Pictures in the entries below are excluded; copy only the lines from the one containing "AX0031_025E - 5K" to the one containing "Bottiglie di vetro", both included.
=== TASK INPUTS ===
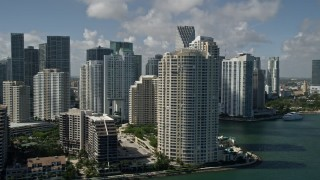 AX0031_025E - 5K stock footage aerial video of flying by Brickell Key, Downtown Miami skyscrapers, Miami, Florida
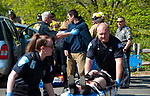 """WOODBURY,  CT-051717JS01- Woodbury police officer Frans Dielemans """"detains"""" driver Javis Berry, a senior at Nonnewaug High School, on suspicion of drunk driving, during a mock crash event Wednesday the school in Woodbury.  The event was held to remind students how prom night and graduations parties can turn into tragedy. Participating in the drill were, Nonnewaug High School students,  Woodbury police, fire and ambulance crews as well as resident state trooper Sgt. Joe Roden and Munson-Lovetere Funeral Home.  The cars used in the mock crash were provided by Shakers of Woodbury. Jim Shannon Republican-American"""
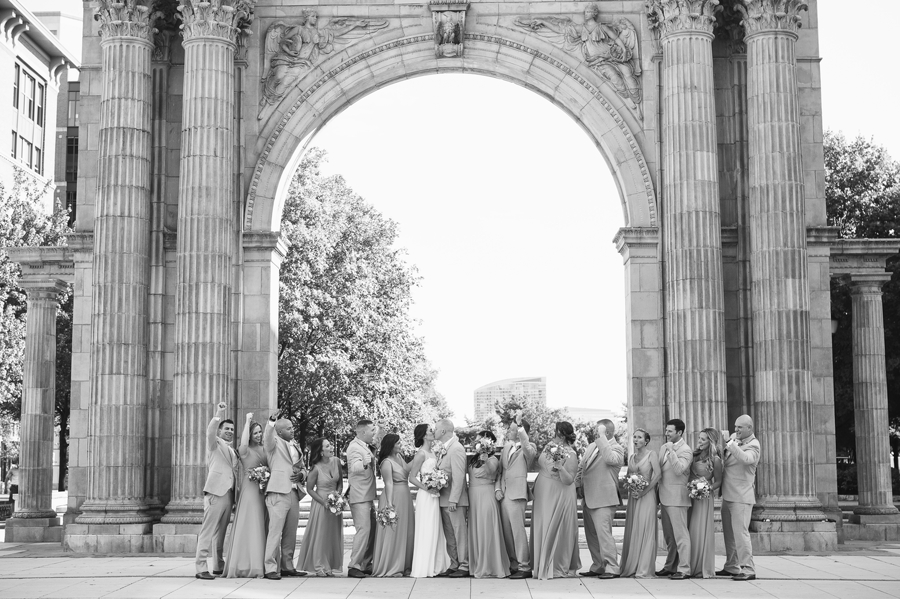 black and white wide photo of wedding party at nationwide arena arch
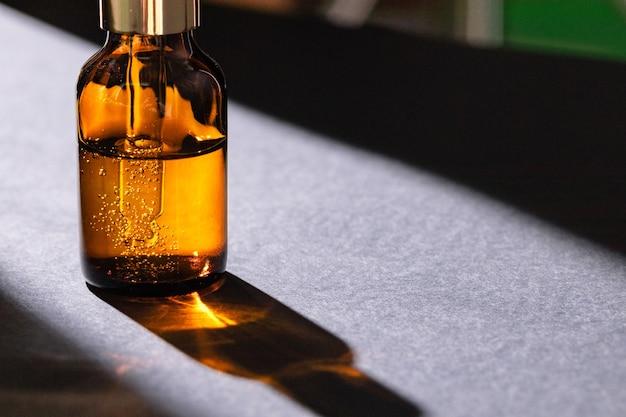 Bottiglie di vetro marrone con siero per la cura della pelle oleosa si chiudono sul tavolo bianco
===
=== TASK INPUTS ===
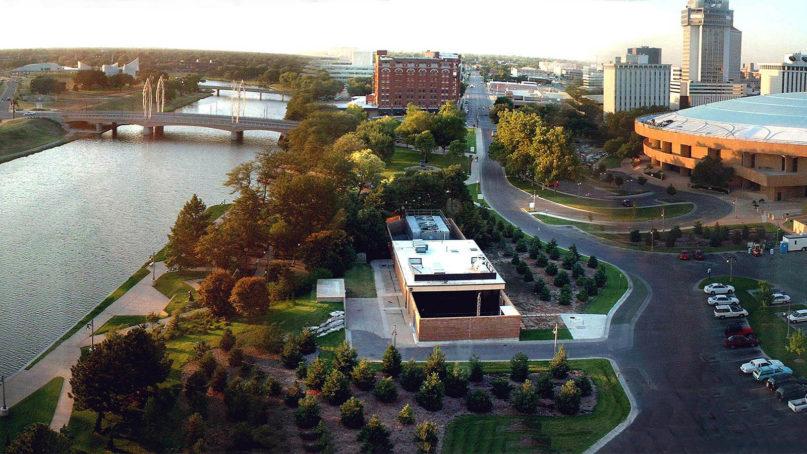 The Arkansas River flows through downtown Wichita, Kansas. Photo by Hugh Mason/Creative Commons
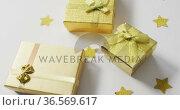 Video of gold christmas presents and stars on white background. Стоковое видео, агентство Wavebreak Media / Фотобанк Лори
===
● RESPONSE BELOW
 AX0031_025E - 5K stock footage aerial video of flying by Brickell Key, Downtown Miami skyscrapers, Miami, Florida
 """WOODBURY,  CT-051717JS01- Woodbury police officer Frans Dielemans """"detains"""" driver Javis Berry, a senior at Nonnewaug High School, on suspicion of drunk driving, during a mock crash event Wednesday the school in Woodbury.  The event was held to remind students how prom night and graduations parties can turn into tragedy. Participating in the drill were, Nonnewaug High School students,  Woodbury police, fire and ambulance crews as well as resident state trooper Sgt. Joe Roden and Munson-Lovetere Funeral Home.  The cars used in the mock crash were provided by Shakers of Woodbury. Jim Shannon Republican-American"""
 black and white wide photo of wedding party at nationwide arena arch
 Bottiglie di vetro marrone con siero per la cura della pelle oleosa si chiudono sul tavolo bianco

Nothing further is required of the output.